District of Columbia 1

Canada 4

SOURCE: Centers for Disease Control

The hunt for red tomato

One possible scenario FDA officials are investigating as part of the Salmonella saintpaul outbreak:

1. Tomatoes grown in Florida are shipped to Mexico.

2. The tomatoes are washed, sorted and packed.

3. Tomatoes are shipped back to Florida for national distribution.

THE LATEST

WHAT THEY KNOW

The outbreak, traced to early April, is not over, and continues to expand, with more than 990 confirmed sickened.

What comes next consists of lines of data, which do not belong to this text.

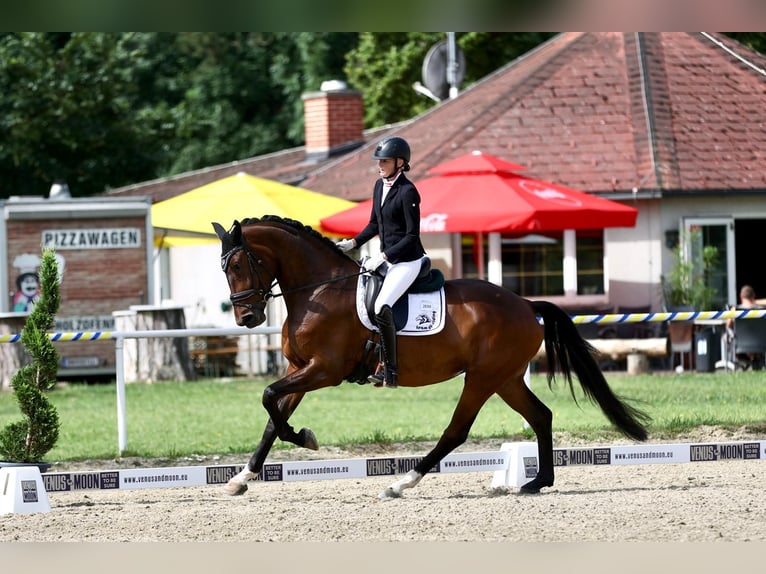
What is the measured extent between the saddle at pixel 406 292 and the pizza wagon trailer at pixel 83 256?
12.1 metres

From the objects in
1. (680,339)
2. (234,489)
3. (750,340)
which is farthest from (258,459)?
(680,339)

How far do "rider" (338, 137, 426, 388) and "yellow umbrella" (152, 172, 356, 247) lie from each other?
9.62 m

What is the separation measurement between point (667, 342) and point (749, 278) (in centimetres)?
644

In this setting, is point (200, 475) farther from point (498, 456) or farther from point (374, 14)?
point (374, 14)

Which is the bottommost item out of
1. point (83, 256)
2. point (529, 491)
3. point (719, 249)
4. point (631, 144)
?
point (529, 491)

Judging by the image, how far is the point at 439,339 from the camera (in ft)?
32.2

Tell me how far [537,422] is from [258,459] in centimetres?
198

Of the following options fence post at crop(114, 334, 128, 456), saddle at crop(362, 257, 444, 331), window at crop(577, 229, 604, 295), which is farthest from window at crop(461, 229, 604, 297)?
saddle at crop(362, 257, 444, 331)

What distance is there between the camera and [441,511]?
9.02 metres

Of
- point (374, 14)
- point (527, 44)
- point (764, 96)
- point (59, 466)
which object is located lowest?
point (59, 466)

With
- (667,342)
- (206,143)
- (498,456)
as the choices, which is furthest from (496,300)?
(206,143)

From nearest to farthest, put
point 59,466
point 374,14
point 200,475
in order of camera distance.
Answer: point 374,14 < point 200,475 < point 59,466

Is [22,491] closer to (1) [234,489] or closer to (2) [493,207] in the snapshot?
(1) [234,489]

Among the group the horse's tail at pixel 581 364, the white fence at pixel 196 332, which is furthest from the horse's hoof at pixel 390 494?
the white fence at pixel 196 332
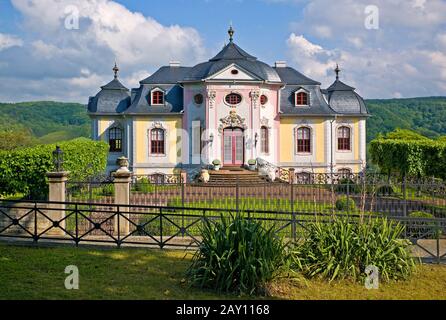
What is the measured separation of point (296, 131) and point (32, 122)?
70.6 m

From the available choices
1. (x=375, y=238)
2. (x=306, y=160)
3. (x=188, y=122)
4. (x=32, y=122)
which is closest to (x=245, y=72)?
(x=188, y=122)

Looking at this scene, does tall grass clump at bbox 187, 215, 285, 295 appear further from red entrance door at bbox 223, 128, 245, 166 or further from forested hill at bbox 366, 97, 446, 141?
forested hill at bbox 366, 97, 446, 141

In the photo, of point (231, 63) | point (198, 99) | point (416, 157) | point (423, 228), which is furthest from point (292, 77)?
point (423, 228)

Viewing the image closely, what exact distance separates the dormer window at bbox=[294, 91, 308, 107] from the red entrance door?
5.18 m

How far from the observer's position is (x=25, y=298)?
7.53 meters

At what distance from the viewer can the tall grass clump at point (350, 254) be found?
8797mm

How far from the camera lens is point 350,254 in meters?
8.87

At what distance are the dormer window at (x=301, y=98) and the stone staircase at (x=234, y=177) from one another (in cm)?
693

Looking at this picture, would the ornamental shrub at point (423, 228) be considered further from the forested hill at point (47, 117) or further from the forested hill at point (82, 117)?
the forested hill at point (47, 117)

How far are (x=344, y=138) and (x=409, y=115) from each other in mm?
59616

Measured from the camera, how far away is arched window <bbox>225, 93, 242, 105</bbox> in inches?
1246

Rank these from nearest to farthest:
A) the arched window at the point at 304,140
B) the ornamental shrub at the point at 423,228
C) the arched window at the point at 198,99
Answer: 1. the ornamental shrub at the point at 423,228
2. the arched window at the point at 198,99
3. the arched window at the point at 304,140

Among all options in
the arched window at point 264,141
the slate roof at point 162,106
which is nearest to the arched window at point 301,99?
the arched window at point 264,141

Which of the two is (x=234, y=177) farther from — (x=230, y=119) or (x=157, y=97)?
(x=157, y=97)
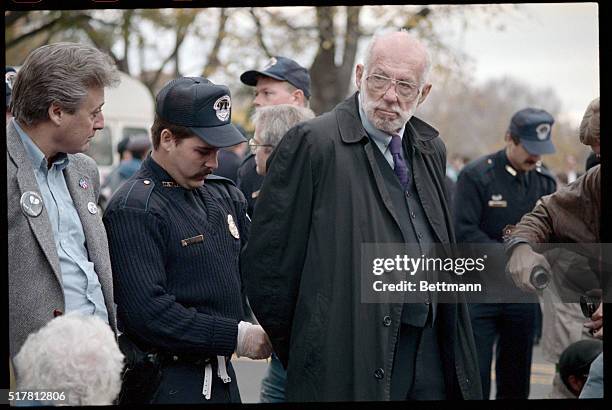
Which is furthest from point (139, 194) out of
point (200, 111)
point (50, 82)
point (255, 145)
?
point (255, 145)

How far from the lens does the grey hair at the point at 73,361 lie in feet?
9.35

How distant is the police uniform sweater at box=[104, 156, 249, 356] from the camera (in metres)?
3.43

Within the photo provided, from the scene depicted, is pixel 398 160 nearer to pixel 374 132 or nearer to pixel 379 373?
pixel 374 132

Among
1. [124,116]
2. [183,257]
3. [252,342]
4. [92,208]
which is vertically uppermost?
[92,208]

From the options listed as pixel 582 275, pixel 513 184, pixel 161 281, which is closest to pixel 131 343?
pixel 161 281

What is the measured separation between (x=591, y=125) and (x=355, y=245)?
1130 millimetres

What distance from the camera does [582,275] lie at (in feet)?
12.6

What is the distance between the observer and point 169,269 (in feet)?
11.5

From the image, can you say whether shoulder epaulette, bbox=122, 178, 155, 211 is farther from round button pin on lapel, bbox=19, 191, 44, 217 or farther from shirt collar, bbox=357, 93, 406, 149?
shirt collar, bbox=357, 93, 406, 149

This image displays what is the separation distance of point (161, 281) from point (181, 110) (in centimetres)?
62

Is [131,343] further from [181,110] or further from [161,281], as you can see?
[181,110]

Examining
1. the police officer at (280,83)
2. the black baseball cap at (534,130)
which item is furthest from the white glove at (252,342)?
the black baseball cap at (534,130)

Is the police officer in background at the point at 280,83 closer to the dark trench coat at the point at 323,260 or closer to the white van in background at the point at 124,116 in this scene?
the dark trench coat at the point at 323,260

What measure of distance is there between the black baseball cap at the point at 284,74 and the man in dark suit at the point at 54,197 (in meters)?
2.23
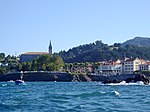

People are still getting sick despite mass avoidance of Mexican, Central and South Florida tomatoes, whose season has already passed. Fresh tomatoes were the first to be suspected though, throughout the outbreak, the FDA has given the all-clear to grape, cherry, on-the-vine and homegrown tomatoes.

FDA recommends consuming red round, roma and plum tomatoes only if they come from particular U.S. states, certain Florida counties and states of Mexico, or other foreign countries that it lists at www.fda.gov/oc/opacom/hottopics/tomatoes.html

Other vegetables are suspects, especially those used in fresh salsa, guacamole and pico de gallo. Salsas in jars, cans or plastic containers and sold in supermarkets are not under investigation. There are clusters of cases in the Southwest among people who dined at restaurants that serve Mexican-style foods.

Some food producers have maintained insufficient records, which make tracing produce difficult. U.S. regulators want more producers to move into “the digital age.”

Of the 2,500 known strains of salmonella, the one involved in the outbreak — Salmonella saintpaul — is extremely rare. Fecal matter is often the source of the bacteria.

WHAT THEY DON’T

Federal inspectors are still trying to establish the exact source and learn how, where the bacteria got into the food supply.

Possible vectors include irrigation on a farm, birds or other animals passing through planted fields, workers in a processing plant, tainted equipment or water used to wash produce.

How long the outbreak will continue.